Directions
Could you print the lines below word for word, leaving the pictures out?

Information provided
- - - - -

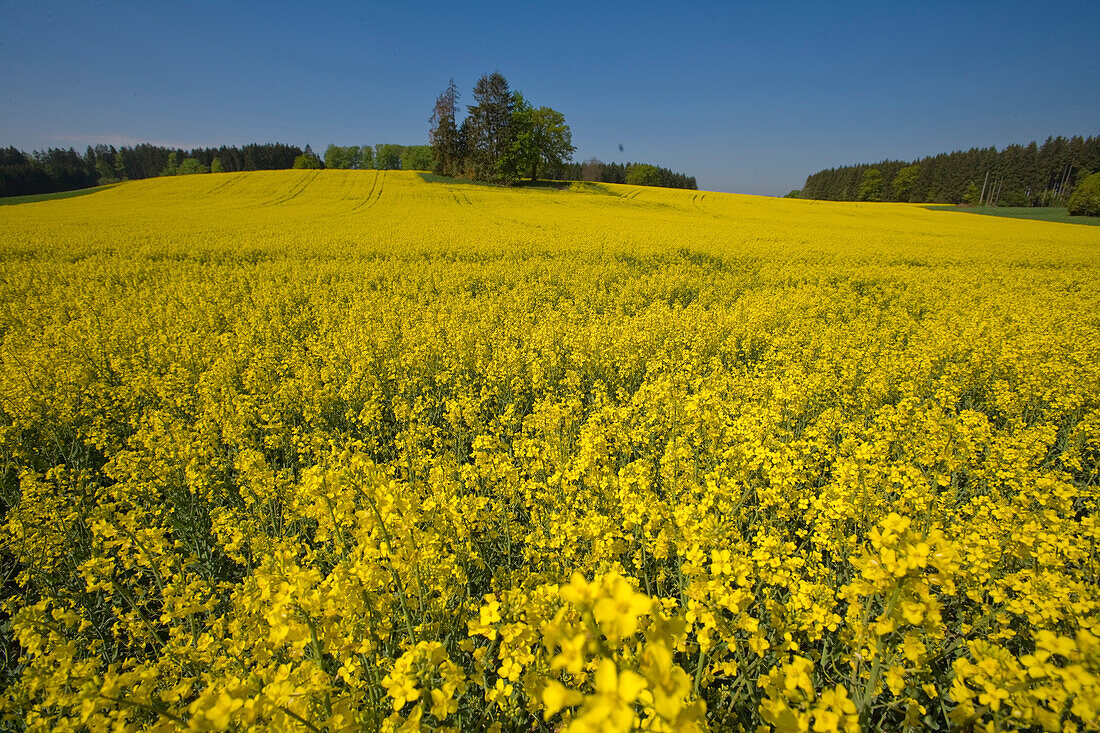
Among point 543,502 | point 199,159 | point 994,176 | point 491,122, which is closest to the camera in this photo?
point 543,502

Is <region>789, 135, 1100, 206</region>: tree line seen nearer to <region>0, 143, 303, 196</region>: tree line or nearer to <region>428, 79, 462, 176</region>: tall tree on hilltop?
<region>428, 79, 462, 176</region>: tall tree on hilltop

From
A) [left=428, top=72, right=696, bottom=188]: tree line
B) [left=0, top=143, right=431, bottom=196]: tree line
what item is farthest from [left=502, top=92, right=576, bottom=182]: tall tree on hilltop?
[left=0, top=143, right=431, bottom=196]: tree line

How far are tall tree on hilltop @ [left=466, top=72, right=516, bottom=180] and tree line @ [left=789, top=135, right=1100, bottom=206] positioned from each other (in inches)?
3026

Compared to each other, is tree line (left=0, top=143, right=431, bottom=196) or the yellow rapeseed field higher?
tree line (left=0, top=143, right=431, bottom=196)

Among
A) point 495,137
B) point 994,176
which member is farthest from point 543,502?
point 994,176

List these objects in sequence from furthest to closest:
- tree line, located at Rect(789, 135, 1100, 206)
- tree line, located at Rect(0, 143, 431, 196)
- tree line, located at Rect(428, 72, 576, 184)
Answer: tree line, located at Rect(0, 143, 431, 196) → tree line, located at Rect(789, 135, 1100, 206) → tree line, located at Rect(428, 72, 576, 184)

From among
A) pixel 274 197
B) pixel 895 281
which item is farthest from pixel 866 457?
pixel 274 197

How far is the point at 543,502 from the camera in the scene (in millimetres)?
4203

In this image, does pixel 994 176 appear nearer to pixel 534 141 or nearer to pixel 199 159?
pixel 534 141

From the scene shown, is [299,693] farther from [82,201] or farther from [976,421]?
[82,201]

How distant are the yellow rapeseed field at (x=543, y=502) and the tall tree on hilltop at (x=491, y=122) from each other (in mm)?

- - - - -

Written solution
Among point 543,502 | point 199,159 | point 994,176 | point 491,122, which is closest to the camera in this photo?
point 543,502

Is <region>789, 135, 1100, 206</region>: tree line seen nearer to <region>0, 143, 303, 196</region>: tree line or nearer to <region>428, 79, 462, 176</region>: tall tree on hilltop?
<region>428, 79, 462, 176</region>: tall tree on hilltop

From
A) [left=428, top=72, right=696, bottom=188]: tree line
B) [left=0, top=143, right=431, bottom=196]: tree line
what item is farthest from [left=502, top=92, right=576, bottom=182]: tall tree on hilltop?
[left=0, top=143, right=431, bottom=196]: tree line

How far are tall tree on hilltop @ [left=466, top=72, right=516, bottom=180] and tree line @ [left=789, top=135, right=1100, bottom=206] positioned from each other (in inches)?
3026

Compared to each other, is tree line (left=0, top=143, right=431, bottom=196) or the yellow rapeseed field higher?
tree line (left=0, top=143, right=431, bottom=196)

Among
A) point 495,137
B) point 994,176
which member is farthest from point 543,502?
point 994,176

List these objects in sequence from furthest to closest:
- tree line, located at Rect(789, 135, 1100, 206)
- tree line, located at Rect(0, 143, 431, 196)
- tree line, located at Rect(428, 72, 576, 184)
Answer: tree line, located at Rect(0, 143, 431, 196) → tree line, located at Rect(789, 135, 1100, 206) → tree line, located at Rect(428, 72, 576, 184)

From among
A) pixel 274 197
B) pixel 895 281
which item is farthest from pixel 866 457?
pixel 274 197

How far is the point at 543,502 from the camera in the scene (in millimetres)?
4203

In this image, does pixel 994 176 appear nearer to pixel 534 141 or nearer to pixel 199 159?
pixel 534 141

From the scene shown, is [299,693] farther from [82,201] or farther from [976,421]?
[82,201]

How distant are the yellow rapeseed field at (x=543, y=502) and the tall tree on hilltop at (x=491, y=122) from each other (in mm)?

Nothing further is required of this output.